Required: rObjects, rScriptFileName, streamAttributes

Optional: initializationScriptFileName, rCommand

initializationScriptFileName

This optional parameter specifies the path to the R script that is run during the initialization of the operator. The recommended location for storing this file is in the etc directory in the toolkit. If a relative path is specified, the path is relative to the application directory.

Properties

rCommand

This optional parameter specifies the command that is used to start the R program. The default value is /usr/bin/R –-vanilla.

Properties

rObjects

This mandatory parameter specifies a list of rstring values, which represent the names of objects that must be populated before the R script is run. The data types for the objects must be compatible with the data types for the corresponding expression fields in the streamAttributes parameter. The rObjects parameter must also have the same number of elements as the streamAttributes parameter.

Properties

rScriptFileName

This mandatory parameter specifies the path to the R script that is run for each incoming tuple. The recommended location for storing this file is in the etc directory in the toolkit. If a relative path is specified, the path is relative to the application directory.

Properties

streamAttributes

This mandatory parameter specifies a list of expressions. Each expression must produce a value that can be passed to the R script as an input value and its data type must be compatible with the matching field in the rObjects parameter.

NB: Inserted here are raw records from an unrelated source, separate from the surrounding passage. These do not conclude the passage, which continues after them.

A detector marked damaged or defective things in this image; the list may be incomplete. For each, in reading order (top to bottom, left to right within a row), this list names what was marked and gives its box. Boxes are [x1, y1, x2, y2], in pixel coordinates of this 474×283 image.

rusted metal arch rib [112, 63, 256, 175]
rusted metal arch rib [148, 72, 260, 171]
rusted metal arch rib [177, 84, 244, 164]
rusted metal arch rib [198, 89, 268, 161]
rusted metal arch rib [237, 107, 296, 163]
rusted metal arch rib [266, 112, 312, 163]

There must be a one-to-one mapping between the entries in this list and the entries that are specified in the rObjects parameter.

Properties

Code Templates

RScript
stream<${schema}> ${outputStream} = RScript(${inputStream}) {
            param
                rScriptFileName : "${filename}";
                streamAttributes : ${attributes} ;
	        rObjects : "${objects}";
            output
                ${outputStream} : ${outputAttribute} = fromR("${object}");

        }
      

Metrics

failedTuples - Counter

The number of input tuples that result in a failure when the R script runs.